Há quem diga que a Noruega não conseguirá cumprir o Acordo de Paris. Qual a sua opinião? Seguimos as regras da União Europeia, o que significa que nossas indústrias de petróleo e gás estão inseridas no sistema europeu e contribuem com a redução de emissões de carbono de toda a Europa. As políticas europeias são baseadas no Acordo de Paris. Com nossas iniciativas no setor de transportes, tenho confiança de que cumpriremos aquilo que nos cabe.

Países menos desenvolvidos, como o Brasil, têm o potencial de manter as mesmas prioridades? O Brasil demonstrou que é capaz de criar desenvolvimento econômico sadio com produção agrícola e ter, ao mesmo tempo, bons resultados em termos de preservação do meio ambiente. Está cada vez mais claro que novas economias devem ser construídas em alicerces ecológicos. Exageramos na exploração da Terra e estamos diante da indisponibilidade de recursos, em florestas e oceanos. De muitas maneiras, o Brasil e países em desenvolvimento podem aprender com os erros passados e provar para o mundo que outra abordagem é possível e lucrativa.

Muitas pessoas ainda duvidam das ameaças climáticas que enfrentamos. Como lidar com esse público? Temos que ser claros sobre os agentes envolvidos e menos técnicos na comunicação. Precisamos evitar pregar só para os convertidos e também conversar com o público leigo. Contudo, seria um desperdício de recursos caso escolhêssemos focar em quem se recusa a aceitar dados científicos e não acredita nas mudanças climáticas. Para ter resultados, temos que mobilizar quem entende a gravidade da questão.

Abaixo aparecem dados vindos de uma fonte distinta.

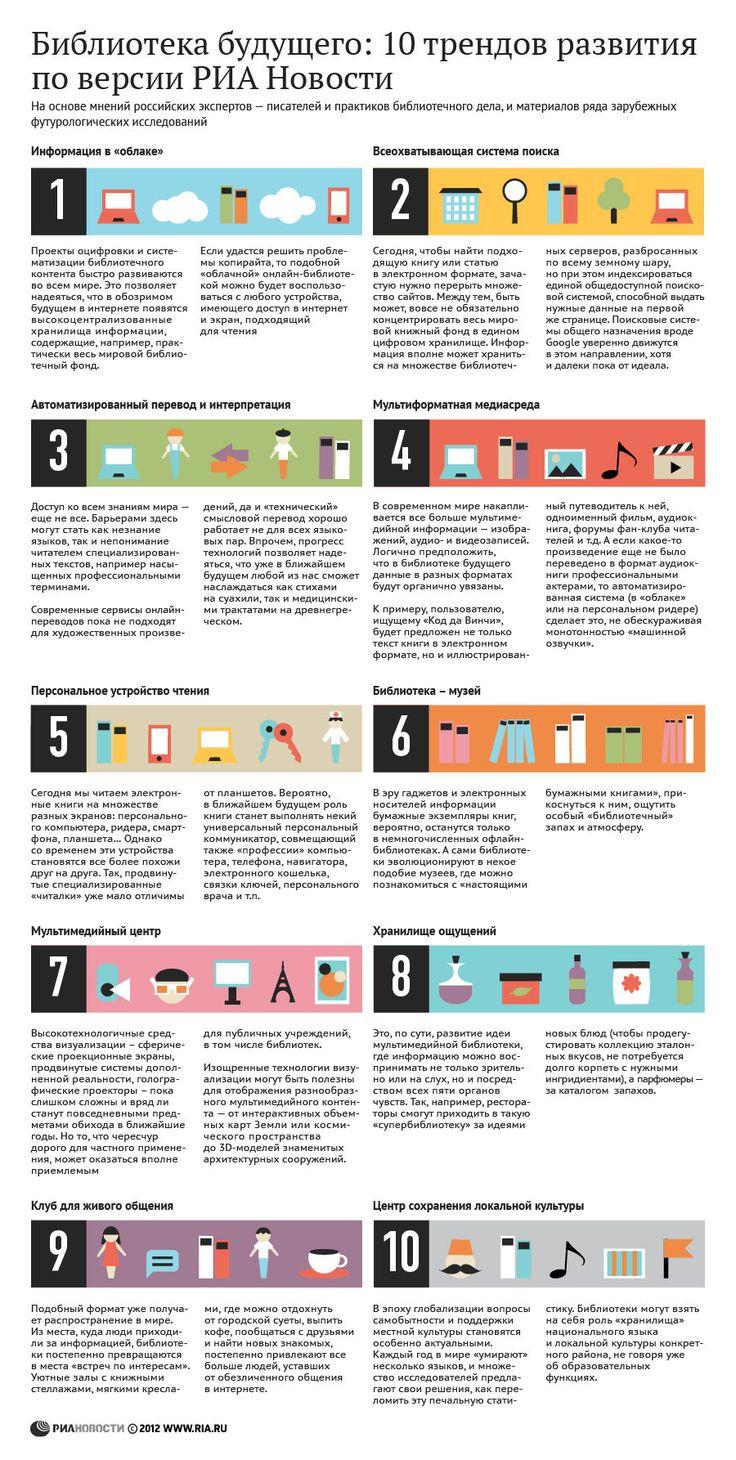Библиотека будущего: 10 трендов развития по версии РИА Новости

O senhor é otimista em relação ao futuro do planeta? Sim. A preocupação com o meio ambiente aumentou em círculos políticos, na indústria; o conceito de economia circular ganhou espaço, os investidores estão hoje preocupados com sustentabilidade. Isso permite que soluções verdes ganhem espaço com rapidez para conquistar os resultados que precisamos. Ao mesmo tempo em que o aquecimento global se acelera, também investimos nas tecnologias que podem ser usadas para combatê-lo.